Saturday, October 28, 2006

Our real ally in Iraq - Kurdistan

Want to know about the real ally we have in Iraq, the one superb example of western style democracy we've managed to establish there? Welcome to Kurdistan.

Here in a Wall Street OpinionJournal featured article by Judith Miller, you can read an interview with the president of Kurdistan, Iraq's success story.

Here's a sample:

`ERBIL, Iraq--Unlike Baghdad, 200 miles away, the air here does not echo with the sound of gunfire, car bombs and helicopters. Residents of this city of a million people picnic by day in pristine new parks and sip tea with friends and relatives at night. American forces are not "occupiers" or the "enemy," but "liberators." Mentioning President Bush evokes smiles--and not of derision. American forces were "most welcome" when stationed here at the start of the invasion of Iraq, says Massoud Barzani, the president of Kurdistan in the north. Not a single U.S. soldier was killed in his region, he adds proudly, "not even in a traffic accident." Would U.S. forces be welcome back now? "Most certainly," he declared this week in an interview in his newly minted marble (and heavily chandeliered) palace. The more American soldiers the better, a top aide confirms. The secret of Kurdistan's relative success so far--and of America's enduring popularity here--is the officially unacknowledged fact that the three provinces of the Kurdish north are already quasi-independent. {...) The U.S., Mr. Barzani believes, should leave it to the Iraqis to decide if they want "one or two or three regions." Then, he adds: "But it already exists. The division is there as a practical matter.' Even the most fleeting visitor cannot but notice that Kurdistan is almost a full-fledged state. Kurds no longer speak Arabic, but various dialects of Kurdish, in offices and schools throughout the 74,000 square miles that comprise their provinces. They fly their own flag, provide their own services, raise their own army--the legendarily disciplined Pesh Merga, or "Those Who Face Death"--and have gradually consolidated their de facto state. Divided between two parties--Mr. Barzani's Kurdistan Democratic Party, his clan's power base in north Kurdistan, and the southern-based Patriotic Union of Kurdistan, headed by Jalal Talabani, now president of Iraq (or "President of the Green Zone," as Kurds here call the post)--Kurdistan is booming with construction, new businesses and ambitious dreams of self-rule. Kurdish aspirations for autonomy, however, clearly require Turkish and Iranian acquiescence, or a persuasive reason for Turkey not to attack. Hence the desire for the redeployment of some American forces to Kurdistan. "The presence of American forces here would be a deterrent to intervention by the neighboring countries," Mr. Barzani says, with characteristic bluntness'.
In other words, the Kurds would be a bulwark and an ally against Iran and Syria.

So far, as the article relates, the Bush Administration continues to fail to recognize this golden opportunity. They're concerned that an independent Kurdistan would end with a Sunni jihad state in the Green Zone, and Iranian control of the Shiite South.
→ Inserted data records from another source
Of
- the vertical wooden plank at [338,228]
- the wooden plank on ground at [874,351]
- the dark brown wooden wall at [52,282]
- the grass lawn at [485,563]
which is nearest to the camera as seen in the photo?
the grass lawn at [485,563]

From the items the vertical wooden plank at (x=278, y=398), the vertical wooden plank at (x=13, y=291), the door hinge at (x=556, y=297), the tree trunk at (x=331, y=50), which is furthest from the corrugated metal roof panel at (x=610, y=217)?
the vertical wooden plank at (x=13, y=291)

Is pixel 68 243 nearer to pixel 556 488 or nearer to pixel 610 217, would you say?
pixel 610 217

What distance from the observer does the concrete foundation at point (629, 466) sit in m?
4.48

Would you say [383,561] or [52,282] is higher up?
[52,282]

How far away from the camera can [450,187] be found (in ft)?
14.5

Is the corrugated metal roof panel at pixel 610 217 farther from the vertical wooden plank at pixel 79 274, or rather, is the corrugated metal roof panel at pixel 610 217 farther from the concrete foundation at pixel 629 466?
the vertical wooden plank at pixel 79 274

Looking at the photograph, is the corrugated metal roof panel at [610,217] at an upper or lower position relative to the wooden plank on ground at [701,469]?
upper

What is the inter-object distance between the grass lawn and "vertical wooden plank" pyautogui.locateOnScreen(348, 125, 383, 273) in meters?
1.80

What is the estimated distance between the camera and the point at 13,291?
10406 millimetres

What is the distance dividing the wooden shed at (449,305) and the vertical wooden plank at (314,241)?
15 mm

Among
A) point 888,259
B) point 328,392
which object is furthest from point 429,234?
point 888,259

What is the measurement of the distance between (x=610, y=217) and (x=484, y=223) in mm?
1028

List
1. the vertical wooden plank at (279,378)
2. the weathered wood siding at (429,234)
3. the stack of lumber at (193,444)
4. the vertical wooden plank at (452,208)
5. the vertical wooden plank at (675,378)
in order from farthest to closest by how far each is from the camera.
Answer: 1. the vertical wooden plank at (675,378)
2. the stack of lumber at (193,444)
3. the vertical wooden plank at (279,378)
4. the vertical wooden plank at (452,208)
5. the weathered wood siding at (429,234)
As President Bush said inhis press conference last week, he's agin' proposals to carve Iraq into three virtually autonomous regions as `destabilizing' and exacerbating Sunni-on-Sunni and Sunni-on-Shiite tensions. "The Kurds will then create problems for Turkey and Syria," President Bush said.

Guess what,Mr. President? Things are ALREADY DESTABILIZED...except in Kurdistan. And Iran ALREADY controls the Shiites whose government is on record as refusing to allow US bases there to be used against their friends in Iran! As for `creating problems for Turkey and Syria - who gives a rip? The Turks are no longer our allies, Syria never was, and a strong, US backed Kurdistan, with ties to the oppressed minorities in Syria, Turkey and especially Iran could be the start of a US encouraged resistance and regime change in those countries.

A strong Kurdistan would give us a secure base in the region within easy flying distance from Iran and Syria, and a common border with our ally Jordan. And the Pesh Merga, the best fighting force in the country next to the US would effectively double our troop strength in one stroke.

Yet the congressionally created Iraq Study Group, headed by former Republican Secretary of State James Baker and Democratic co-chairman Lee Hamilton, which is studying policy alternatives for Iraq, didn't even bother to go to Kurdistan or consult with Barzani.

The Kurds are the people we should be allied with. They're a democratic, oil producing nation with a fine military who would be loyal, strong allies in the War on Jihad, and it's amazing to me - and saddening - that we refuse to take advantage of that fact.